* Begin TEXT *

# How to make good won ton?



## AnnieKyung (Oct 15, 2006)

*How to make good won tan?*

Today I will try to make wontansoup. I have tried many times before, but cant seem to get it right.
I have bought these ingerdience:

Henh for chickenbroth
Pork, tinned crab, onion, wontan papers, glass-vermicelli, soysauce, ricewine, ricevinegar, garlic, ginger, fishsauce.

Does anybody know how to put these things together (not necessery all of them) to make the best wontan soup ever?


----------



## htc (Oct 15, 2006)

I usally put pork, shrimp, green onions, ginger, dash oyster sauce, white pepper, egg into my wontons. I made a pork soup base and eat with egg noodles and add the wontons.


----------



## Gretchen (Oct 15, 2006)

I don't really know, but since won ton soup is chinese it might not have fish sauce in it. I don't even remember tasting soy in it.
I have never seen vermicelli in any either. 
I have always considered it to be very good chicken broth as the base and not a whole lot of other seasonings like vinegar, sauces, etc. Could be wrong.
Tinned crab, if bought from the canned tuna fish aisle is not really very flavorful.


----------



## boufa06 (Oct 15, 2006)

Annie,

You might want to try this recipe.  However, it does take a bit of time to prepare but I am sure you will be satisfied with the end result.  You do need to buy egg noodle though, either fresh or dried.  Glass noodle is not suitable for wanton soup but you could forego the noodle if it's too troublesome to obtain it.

WONTON MEIN - Wonton Noodle Soup

250gm Chinese egg noodle
1 tbsp peanut oil

Wontons:
250gm shrimp, peeled and deveined
1-1/2 tsps salt
375gm medium-grind minced pork
1 tbsp Chinese rice wine or dry sherry
2 tsps light soy sauce
1 spring onion, minced
1/4 tsp sugar
Pinch of pepper
1 tsp sesame oil
1 tsp cornstarch (cornflour)
60 wonton wrappers
1 egg white, lightly beaten

Soup:
6 cups (1.5litre) chicken stock
1/4 tsp sugar
Light soy sauce to taste
1 tbsp sesame oil
Salt
500gm Bok Choy, cut into 2-inch lengths
1 spring onion, chopped

Method:
Bring a large pot of water to boil and salt it lightly.  Put the noodles (fresh or dried) into it, stirring to separate the strands.  Pour the noodles into a colander and rinse thoroughly with cold running water.  Drain well and transfer to a large bowl.  Toss with the oil to keep the strands from sticking together.

To prepare the wontons, chop the shrimp coarsely and place in a bowl.  Add the remaining 1/2 tsp salt, pork, wine, soy sauce, spring onion, sugar, pepper, sesame oil and cornstarch.

* End TEXT *
* Begin RECORDS *

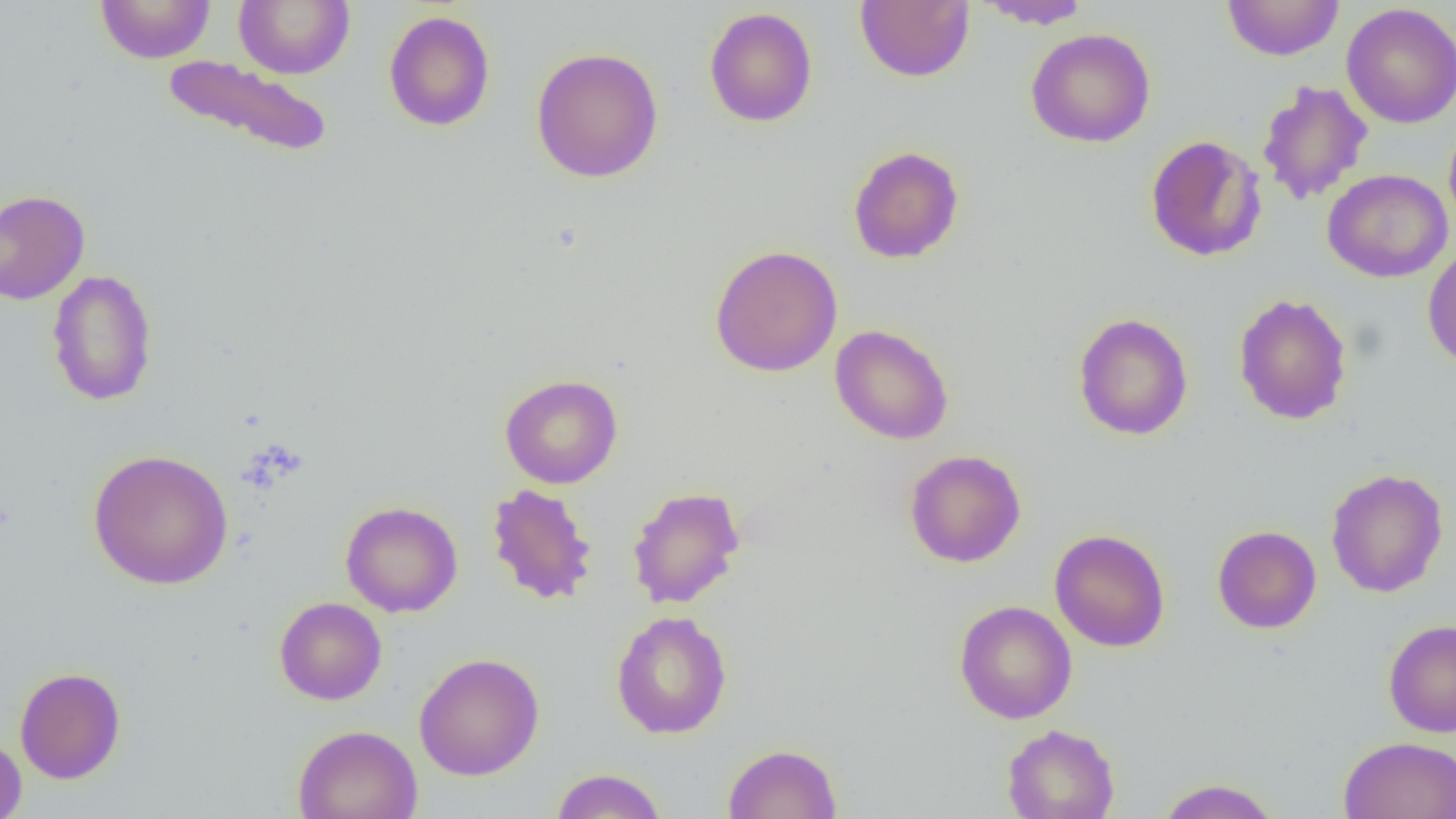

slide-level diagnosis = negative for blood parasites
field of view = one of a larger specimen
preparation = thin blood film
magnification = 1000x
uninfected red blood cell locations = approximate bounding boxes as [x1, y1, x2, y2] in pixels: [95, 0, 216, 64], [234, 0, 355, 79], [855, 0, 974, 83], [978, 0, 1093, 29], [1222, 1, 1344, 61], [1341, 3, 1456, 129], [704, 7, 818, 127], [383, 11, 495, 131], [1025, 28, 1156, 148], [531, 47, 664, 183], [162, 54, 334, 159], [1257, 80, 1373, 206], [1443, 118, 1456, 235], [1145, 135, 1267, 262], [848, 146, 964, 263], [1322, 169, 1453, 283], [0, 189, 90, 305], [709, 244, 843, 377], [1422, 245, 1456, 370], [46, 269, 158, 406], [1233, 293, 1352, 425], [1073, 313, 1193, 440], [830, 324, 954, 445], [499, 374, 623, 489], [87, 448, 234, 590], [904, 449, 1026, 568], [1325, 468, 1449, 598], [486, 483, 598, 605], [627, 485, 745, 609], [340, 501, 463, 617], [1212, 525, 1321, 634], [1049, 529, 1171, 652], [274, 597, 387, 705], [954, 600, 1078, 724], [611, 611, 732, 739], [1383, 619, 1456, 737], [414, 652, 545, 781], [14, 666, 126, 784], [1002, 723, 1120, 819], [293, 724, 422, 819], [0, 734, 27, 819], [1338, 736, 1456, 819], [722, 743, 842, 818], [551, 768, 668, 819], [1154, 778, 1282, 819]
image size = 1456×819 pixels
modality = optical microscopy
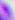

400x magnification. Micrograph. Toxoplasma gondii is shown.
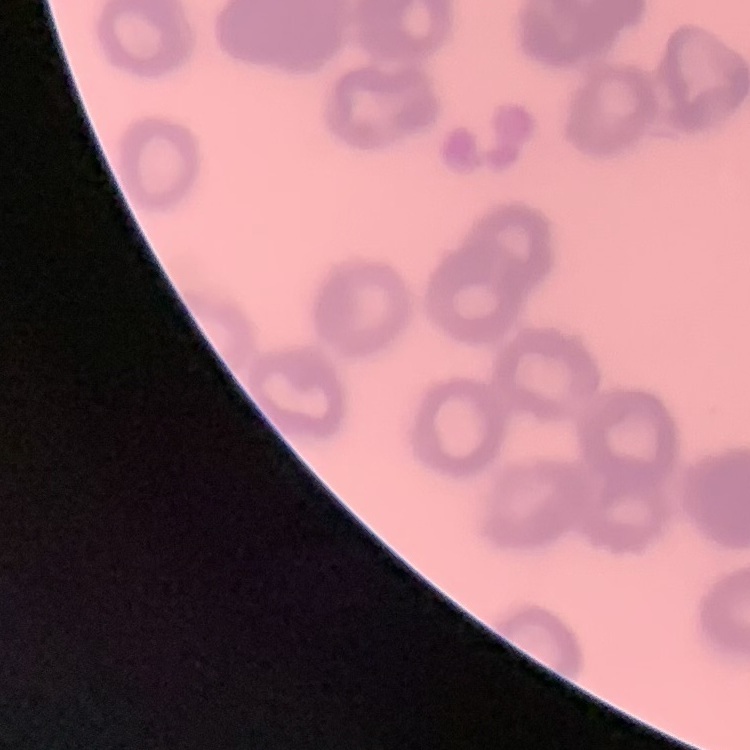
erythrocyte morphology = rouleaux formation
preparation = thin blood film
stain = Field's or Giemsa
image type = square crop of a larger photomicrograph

* End RECORDS *

SET TASKS ->
A: Quote the won ton thread word for word, starting at "Henh for chickenbroth" and ending at "htc (Oct 15, 2006)".
B: Does each statement agree with the won ton thread? Answer yes or no and quote the deciding words. (i) htc adds egg to the wonton filling. (ii) Gretchen says she has seen vermicelli in won ton soup. (iii) The Wonton Mein recipe uses 60 wonton wrappers.
C: Write what comes next in the won ton thread, starting after its final sentence.

EXPECTED RESULTS ->
A:
Henh for chickenbroth
Pork, tinned crab, onion, wontan papers, glass-vermicelli, soysauce, ricewine, ricevinegar, garlic, ginger, fishsauce.

Does anybody know how to put these things together (not necessery all of them) to make the best wontan soup ever?


----------



## htc (Oct 15, 2006)

B:
(i) Yes: "I usally put pork, shrimp, green onions, ginger, dash oyster sauce, white pepper, egg into my wontons."
(ii) No: "I have never seen vermicelli in any either."
(iii) Yes: "60 wonton wrappers"

C:
To wrap the dumplings, work with 1 wrapper at a time, keeping unused wrappers covered with a kitchen towel.  Place 1 heaping teaspoon of filling in the centre of a wrapper.  Moisten the wrapper edges with water and fold in half to form a triange, enclosing the filling.  Bring the two long ends up and over to meet and slightly overlap over the top of the filling.  Moisten where the edges overlap with egg white and press together to seal.  Set on a baking sheet and cover with another kitchen towel.  Continue to form dumplings until all the filling has been used.  Set aside 3 dozens dumplings for this dish; wrap the remainder and any unused wrappers in plastic wrap and freeze for up to 2 months.

To assemble the soup, in a saucepan, heat the chicken stock and season with the sugar, soy sauce and sesame oil.  At the same time, bring a large pot of water to a boil, salt lightly and add the bok choy.  Boil for 1 minute, then using a slotted spoon, transfer to a bowl and set aside.  When the stock is hot, drop in the noodles for a few seconds to reheat.  Using the spoon, scoop out the noodles and divide them among 6 warmed deep soup bowls, keep warm.

Drop 3 dozen wonton dumplings into the boiling water.  Cook until they float to the top about 3 minutes.  Using the spoon, scoop out the dumplings and place about 6 dumplings in each bowl.  Top with the bok choy and ladle over the hot stock.  Garnish with the spring onion and serve hot.

Serves 6.


----------



## shpj4 (Oct 15, 2006)

boufa - I like your receipe for Wonton Noodle Soup and Wontons - they sound delicious.


----------



## AnnieKyung (Oct 17, 2006)

Thank u for the recipe, I think I will try it today.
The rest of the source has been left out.